begin MATERIAL PROVIDED
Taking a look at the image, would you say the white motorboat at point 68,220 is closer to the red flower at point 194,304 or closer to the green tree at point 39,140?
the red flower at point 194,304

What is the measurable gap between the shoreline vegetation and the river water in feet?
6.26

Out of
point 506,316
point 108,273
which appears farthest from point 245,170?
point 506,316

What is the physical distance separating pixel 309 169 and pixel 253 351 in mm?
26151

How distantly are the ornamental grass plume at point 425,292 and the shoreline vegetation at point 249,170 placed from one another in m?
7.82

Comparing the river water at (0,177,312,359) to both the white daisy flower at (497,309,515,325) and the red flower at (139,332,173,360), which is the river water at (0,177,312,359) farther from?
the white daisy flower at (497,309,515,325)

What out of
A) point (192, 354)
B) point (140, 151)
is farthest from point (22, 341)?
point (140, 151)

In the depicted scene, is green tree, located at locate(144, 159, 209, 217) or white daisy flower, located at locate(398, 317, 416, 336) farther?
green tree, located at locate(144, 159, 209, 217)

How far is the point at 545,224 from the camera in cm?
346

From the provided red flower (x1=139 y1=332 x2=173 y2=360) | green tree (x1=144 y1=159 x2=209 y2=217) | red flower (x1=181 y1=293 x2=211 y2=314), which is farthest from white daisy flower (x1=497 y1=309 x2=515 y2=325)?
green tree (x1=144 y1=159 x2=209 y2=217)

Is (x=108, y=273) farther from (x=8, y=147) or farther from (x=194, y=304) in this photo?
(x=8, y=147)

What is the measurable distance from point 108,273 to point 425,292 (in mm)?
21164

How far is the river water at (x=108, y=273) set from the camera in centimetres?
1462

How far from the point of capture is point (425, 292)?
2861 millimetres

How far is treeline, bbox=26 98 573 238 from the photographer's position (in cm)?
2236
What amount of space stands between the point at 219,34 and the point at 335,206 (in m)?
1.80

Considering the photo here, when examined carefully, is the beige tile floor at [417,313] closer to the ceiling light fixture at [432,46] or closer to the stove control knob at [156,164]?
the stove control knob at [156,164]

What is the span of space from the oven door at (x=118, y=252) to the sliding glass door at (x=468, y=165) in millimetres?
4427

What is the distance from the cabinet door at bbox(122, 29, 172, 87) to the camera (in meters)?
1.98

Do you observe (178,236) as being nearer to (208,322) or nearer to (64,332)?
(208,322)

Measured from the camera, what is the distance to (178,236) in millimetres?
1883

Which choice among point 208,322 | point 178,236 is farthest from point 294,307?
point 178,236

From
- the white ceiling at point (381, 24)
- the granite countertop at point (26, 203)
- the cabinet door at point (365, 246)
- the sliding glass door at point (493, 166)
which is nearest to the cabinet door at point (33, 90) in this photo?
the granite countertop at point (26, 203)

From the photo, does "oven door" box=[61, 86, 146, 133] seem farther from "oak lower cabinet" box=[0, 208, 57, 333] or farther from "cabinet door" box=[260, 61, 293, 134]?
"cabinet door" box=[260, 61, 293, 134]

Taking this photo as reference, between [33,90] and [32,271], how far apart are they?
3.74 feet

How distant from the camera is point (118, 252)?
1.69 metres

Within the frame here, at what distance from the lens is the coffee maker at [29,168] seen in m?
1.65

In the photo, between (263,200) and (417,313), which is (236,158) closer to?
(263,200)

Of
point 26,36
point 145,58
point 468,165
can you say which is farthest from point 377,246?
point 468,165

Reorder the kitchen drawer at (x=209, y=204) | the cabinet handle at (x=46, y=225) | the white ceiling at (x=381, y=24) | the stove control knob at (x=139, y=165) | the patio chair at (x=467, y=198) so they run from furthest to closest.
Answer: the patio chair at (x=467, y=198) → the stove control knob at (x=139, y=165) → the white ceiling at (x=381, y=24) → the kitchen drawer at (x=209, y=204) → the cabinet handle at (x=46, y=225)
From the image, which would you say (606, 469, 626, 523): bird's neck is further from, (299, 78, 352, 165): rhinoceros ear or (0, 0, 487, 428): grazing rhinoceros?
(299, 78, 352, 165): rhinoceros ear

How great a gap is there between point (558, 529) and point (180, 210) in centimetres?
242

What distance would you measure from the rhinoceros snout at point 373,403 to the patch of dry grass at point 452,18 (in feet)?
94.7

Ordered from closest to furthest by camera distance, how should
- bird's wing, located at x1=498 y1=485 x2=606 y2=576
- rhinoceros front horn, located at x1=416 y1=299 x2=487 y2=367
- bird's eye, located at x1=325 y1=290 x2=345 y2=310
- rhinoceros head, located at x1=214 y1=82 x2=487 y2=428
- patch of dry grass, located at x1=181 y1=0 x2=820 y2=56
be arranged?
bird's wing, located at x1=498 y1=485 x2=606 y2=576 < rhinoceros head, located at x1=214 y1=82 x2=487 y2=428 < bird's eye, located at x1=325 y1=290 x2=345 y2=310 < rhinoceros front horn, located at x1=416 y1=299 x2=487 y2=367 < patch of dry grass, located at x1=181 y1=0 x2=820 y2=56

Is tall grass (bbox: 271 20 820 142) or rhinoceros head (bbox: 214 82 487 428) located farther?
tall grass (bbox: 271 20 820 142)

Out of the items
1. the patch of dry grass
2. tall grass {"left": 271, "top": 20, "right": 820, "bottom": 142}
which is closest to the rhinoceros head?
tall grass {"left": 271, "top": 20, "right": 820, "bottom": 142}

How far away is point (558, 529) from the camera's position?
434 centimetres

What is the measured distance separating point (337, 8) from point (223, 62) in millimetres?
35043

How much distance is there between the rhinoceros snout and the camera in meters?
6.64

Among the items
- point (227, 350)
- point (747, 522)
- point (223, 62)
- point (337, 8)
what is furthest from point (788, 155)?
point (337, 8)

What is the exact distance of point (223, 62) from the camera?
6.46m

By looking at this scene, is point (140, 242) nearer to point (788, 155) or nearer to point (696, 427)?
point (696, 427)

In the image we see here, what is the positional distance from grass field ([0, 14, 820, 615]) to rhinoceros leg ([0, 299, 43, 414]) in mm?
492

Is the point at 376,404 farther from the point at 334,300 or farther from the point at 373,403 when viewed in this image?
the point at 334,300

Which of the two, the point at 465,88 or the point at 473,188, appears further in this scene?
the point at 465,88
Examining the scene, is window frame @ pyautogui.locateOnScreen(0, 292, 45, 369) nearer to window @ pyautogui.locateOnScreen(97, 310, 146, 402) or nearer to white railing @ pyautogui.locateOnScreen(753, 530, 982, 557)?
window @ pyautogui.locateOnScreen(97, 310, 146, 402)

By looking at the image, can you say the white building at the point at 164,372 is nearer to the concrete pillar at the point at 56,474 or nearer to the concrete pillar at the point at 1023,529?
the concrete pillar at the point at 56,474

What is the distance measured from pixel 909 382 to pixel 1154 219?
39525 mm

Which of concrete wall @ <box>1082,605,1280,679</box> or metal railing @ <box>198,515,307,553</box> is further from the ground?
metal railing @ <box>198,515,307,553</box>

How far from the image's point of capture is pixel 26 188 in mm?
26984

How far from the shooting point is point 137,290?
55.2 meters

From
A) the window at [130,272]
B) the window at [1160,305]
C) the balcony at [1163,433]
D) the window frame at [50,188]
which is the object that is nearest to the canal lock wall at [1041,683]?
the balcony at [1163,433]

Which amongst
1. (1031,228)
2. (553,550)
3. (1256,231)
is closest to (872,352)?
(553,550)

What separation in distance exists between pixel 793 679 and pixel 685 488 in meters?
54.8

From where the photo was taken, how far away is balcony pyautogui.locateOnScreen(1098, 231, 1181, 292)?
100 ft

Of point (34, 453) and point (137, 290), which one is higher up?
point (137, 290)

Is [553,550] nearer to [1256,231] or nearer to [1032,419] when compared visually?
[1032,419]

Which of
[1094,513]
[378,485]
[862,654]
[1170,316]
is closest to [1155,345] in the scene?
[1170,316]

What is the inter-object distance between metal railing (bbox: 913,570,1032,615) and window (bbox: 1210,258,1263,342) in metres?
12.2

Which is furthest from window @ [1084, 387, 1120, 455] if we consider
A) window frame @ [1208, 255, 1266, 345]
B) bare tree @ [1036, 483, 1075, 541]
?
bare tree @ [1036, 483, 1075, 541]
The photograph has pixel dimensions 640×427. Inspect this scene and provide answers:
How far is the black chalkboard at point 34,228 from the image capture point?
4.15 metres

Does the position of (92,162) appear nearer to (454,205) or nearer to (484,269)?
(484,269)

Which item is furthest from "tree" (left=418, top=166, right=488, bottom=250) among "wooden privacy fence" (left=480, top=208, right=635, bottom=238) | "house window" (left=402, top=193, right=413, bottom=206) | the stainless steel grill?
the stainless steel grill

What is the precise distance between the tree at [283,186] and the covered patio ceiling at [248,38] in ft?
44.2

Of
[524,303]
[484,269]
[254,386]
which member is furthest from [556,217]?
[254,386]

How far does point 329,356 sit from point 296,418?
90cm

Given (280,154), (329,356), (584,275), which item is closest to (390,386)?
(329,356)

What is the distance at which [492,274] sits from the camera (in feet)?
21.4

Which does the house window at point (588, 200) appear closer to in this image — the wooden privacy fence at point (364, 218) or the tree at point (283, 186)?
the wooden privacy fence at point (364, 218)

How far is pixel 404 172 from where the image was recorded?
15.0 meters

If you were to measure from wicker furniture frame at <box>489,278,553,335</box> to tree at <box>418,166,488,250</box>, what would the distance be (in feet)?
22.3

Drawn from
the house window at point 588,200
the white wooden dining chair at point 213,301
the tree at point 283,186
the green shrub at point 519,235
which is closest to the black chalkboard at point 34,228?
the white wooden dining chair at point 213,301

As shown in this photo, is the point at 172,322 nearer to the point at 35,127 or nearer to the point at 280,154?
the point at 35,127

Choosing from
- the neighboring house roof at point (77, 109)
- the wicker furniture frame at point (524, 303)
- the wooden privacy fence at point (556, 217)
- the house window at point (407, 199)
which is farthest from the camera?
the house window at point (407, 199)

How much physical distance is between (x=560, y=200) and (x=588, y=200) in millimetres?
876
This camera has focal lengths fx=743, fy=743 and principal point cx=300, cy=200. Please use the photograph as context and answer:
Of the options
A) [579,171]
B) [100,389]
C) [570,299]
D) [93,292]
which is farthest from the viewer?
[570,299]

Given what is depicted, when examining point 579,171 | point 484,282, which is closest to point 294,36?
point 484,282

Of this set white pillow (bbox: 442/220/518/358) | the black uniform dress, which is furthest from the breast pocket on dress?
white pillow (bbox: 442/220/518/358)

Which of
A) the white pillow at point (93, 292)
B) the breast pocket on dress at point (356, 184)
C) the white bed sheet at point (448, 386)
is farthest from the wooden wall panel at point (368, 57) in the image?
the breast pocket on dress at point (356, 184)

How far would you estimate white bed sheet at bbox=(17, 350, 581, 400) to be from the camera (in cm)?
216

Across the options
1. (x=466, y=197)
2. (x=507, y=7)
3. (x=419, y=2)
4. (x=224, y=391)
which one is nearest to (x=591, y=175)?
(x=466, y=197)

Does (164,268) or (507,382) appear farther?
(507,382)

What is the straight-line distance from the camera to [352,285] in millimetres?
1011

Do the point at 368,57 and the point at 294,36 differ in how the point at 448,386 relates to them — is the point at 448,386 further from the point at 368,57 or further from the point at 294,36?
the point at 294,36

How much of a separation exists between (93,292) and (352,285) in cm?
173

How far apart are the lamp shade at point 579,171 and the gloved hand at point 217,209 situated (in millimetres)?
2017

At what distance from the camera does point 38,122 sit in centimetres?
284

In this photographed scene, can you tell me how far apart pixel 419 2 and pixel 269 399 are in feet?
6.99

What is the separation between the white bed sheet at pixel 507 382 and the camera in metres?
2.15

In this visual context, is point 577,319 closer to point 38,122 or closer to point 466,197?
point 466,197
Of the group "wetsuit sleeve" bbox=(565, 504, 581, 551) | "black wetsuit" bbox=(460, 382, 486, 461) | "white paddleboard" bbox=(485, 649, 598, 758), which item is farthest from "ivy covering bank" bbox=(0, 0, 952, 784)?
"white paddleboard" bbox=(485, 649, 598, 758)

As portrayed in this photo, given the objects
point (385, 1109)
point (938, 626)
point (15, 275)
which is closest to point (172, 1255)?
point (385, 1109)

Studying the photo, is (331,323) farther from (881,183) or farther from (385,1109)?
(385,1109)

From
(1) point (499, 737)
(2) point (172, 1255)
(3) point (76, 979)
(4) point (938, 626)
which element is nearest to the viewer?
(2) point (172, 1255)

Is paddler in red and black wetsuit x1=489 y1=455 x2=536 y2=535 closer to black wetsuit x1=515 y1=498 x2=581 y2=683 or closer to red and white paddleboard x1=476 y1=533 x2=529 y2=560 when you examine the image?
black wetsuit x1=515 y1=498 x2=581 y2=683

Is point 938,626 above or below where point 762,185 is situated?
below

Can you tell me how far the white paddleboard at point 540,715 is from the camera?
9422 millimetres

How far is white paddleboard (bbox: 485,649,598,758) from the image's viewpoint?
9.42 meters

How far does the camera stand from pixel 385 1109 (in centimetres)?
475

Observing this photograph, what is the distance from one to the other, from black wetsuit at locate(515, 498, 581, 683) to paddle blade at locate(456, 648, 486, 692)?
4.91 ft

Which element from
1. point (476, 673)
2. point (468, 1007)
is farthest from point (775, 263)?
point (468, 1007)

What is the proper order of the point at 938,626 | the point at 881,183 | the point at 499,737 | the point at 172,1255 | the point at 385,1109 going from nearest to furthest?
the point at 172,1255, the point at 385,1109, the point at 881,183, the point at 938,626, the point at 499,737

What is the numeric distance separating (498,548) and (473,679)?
end MATERIAL PROVIDED
#### JOB
Copy out the part of the listing above that opens with the line containing "How far from the image's" and closes with the line containing "55.2 meters", both lines included, without changing anything.

#### TASK SOLUTION
How far from the image's point of capture is pixel 26 188 in mm?
26984

How far from the shooting point is point 137,290?
55.2 meters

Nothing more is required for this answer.